Semua pandangan tersebut sebenarnya tidak jauh berbeda satu sama lain. Ada
sebuah pranata, yakni bernama sosial modal yang sudah hilang, runtuh atau terkikis
sampai pada titik nadir, dimana keruntuhannya berkorelasi sangat besar terhadap
kekacauan pembangunan di dunia, dan ironisnya, negara-negara miskin dan
berkembang seperti di Indonesia-lah hal itu terjadi secara ekstrim.
Milyaran bahkan triliunan dana sudah membanjiri desa, kota dan seluruh
wilayah-wilayah terpencil. Besarnya dana yang diturunkan sangat tak sebanding
dengan kisah-kisah sukses, terutama kisah sukses yang dicapai oleh kerja-kerja
kolektif. Jika pun ada, ternyata peran personal dan individu masih dominan,
sehingga tak bisa kita katakan keberhasilan tersebut berhubungan dengan landasan
moda sosial.
Kecenderungan kehancuran sosial moda tersebut paling parah terlihat dari
program-program kelestarian lingkungan hidup dan pengelolaan sumberdaya alam.
Program-program dan upaya-upaya membangun kesinambungan sumberdaya alam
banyak terkendala akibat menipisnya sosial modal.
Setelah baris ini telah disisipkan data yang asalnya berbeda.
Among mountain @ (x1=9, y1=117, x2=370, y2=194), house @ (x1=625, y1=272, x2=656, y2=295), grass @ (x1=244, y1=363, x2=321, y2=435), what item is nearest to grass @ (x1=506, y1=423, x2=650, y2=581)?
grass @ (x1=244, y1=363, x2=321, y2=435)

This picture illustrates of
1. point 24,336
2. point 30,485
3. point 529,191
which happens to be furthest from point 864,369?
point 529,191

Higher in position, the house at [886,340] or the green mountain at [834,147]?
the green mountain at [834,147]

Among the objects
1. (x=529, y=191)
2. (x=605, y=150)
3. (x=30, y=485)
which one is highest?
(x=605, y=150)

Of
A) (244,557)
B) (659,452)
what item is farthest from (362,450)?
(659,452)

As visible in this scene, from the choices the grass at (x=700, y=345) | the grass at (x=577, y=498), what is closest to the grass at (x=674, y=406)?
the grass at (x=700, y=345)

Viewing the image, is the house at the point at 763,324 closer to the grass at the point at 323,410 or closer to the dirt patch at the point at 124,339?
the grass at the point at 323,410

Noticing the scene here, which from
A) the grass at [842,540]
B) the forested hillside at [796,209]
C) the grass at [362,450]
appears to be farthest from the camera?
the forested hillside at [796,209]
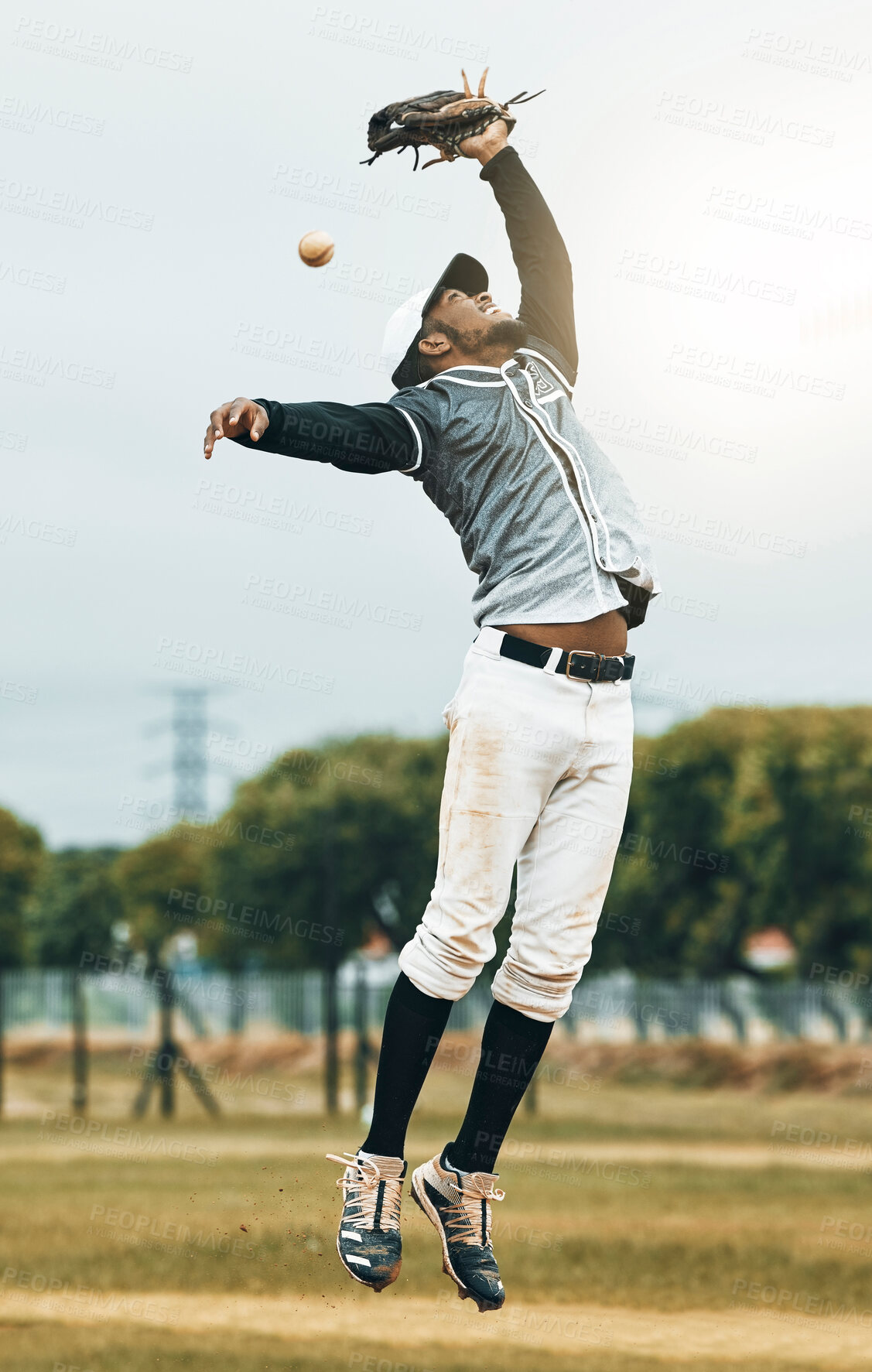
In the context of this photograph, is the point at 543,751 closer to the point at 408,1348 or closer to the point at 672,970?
the point at 408,1348

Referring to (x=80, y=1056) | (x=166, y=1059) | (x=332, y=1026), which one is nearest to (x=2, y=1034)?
(x=80, y=1056)

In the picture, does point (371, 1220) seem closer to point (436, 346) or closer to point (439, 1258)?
point (436, 346)

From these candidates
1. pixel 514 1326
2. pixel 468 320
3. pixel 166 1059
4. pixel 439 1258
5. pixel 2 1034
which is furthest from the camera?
pixel 2 1034

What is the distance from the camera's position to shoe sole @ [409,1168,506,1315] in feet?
18.5

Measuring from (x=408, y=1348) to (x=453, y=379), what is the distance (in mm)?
14174

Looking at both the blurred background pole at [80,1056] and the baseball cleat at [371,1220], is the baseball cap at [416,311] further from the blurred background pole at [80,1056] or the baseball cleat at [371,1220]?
the blurred background pole at [80,1056]

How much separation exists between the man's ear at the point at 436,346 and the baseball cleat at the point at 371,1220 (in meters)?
3.11

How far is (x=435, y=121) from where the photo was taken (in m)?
6.27

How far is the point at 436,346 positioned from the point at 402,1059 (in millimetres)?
2794

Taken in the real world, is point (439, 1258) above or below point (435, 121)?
below

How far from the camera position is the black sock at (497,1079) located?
19.4ft

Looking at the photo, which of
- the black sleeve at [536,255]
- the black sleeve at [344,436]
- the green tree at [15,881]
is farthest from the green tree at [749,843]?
the black sleeve at [344,436]

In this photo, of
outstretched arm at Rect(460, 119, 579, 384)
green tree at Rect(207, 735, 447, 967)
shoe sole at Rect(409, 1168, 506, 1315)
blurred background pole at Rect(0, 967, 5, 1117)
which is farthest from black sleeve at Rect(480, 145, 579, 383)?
green tree at Rect(207, 735, 447, 967)

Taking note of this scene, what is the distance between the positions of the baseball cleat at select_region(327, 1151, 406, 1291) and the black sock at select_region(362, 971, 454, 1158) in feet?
0.21
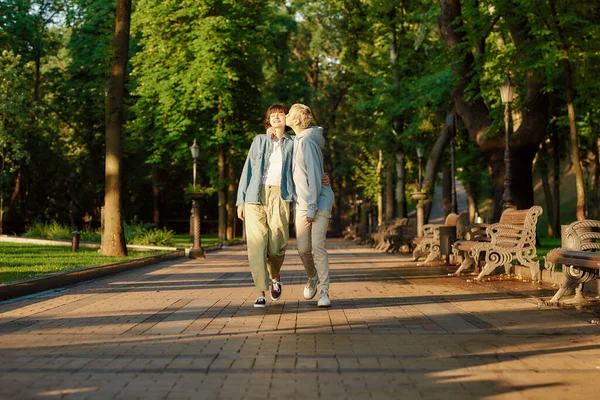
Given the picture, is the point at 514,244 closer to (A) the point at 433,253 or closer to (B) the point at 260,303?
(B) the point at 260,303

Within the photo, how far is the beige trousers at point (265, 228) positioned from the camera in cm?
1023

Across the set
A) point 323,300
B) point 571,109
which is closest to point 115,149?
point 571,109

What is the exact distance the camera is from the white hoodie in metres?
10.2

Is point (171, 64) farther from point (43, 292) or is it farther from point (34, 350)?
point (34, 350)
Kisah-kisah kegagalan, kekecewaan, jauhnya capaian dari target, tak
berjalannya kegiatan, bahkan sengketa-sengketa sering mewarnai upaya-upaya
membangun kerja-kerja upaya kelestarian lingkungan dan sumberdaya alam. Jika
pun ada yang menunjukkan keberhasilan, tetap saja aspek kolektivitasnya tidak
kelihatan. Malah keberhasilan-keberhasilan tersebut banyak dicapai oleh upaya-
upaya individual dan dipengaruhi oleh faktor-faktor yang tidak berbasis
kolektivitas.
Menyalahkan masyarakat atau komunitas-komunitas di desa dan urban tentu
tidak fair. Mereka berlaku seperti itu karena punya alasan yang kuat. Ada bangunan
struktur sosial yang memaksa mereka untuk berlaku pasif, malas, enggan dan
menolak kerja-kerja kolektif yang didasari moda sosial. Salah satunya adalah
perilaku elit yang dalam sistem kultur patrimonial punya efek besar terhadap
perilaku dan sikap masyarakat. Ada budaya meniru yang terus berlangsung di
masyarakat, sehingga mempertegas determinisme struktur sosial terhadap perilaku
dan tindakan masyarakat.
Tentu saja para pekerja sosial, pemimpin lokal, pemerintah dan komponen-
komponen sosial yang melibatkan diri dalam bidang pemberdayaan masyarakat,
khususnya dalam isu-isu lingkungan hidup dan sumberdaya alam tak bisa
membutakan diri dari persoalan ini. Keberhasilan, capaian dan manfaat merupakan
satu hal, namun bagaimana capaian dan tujuan itu dicapai dengan berbasis modal
sosial menjadi penting. Upaya-upaya membangun kembali reruntuhan modal sosial
tersebut harus menjadi bagian penting yang harus dikerjakan. Mungkin terlihat
berat dan sangat kompleks, tapi tanpa penguatan modal sosial, maka upaya
membangun perilaku yang ramah lingkungan dan sustainability pengelolaan
sumberdaya alam tak akan tercapai, atau hanya berjalan sebentar saja jika modal
sosial sebagai perekat, panduan dan mekanisme kerja internal masyarakat tak
dijadikan mainstream kerja-kerja sosial.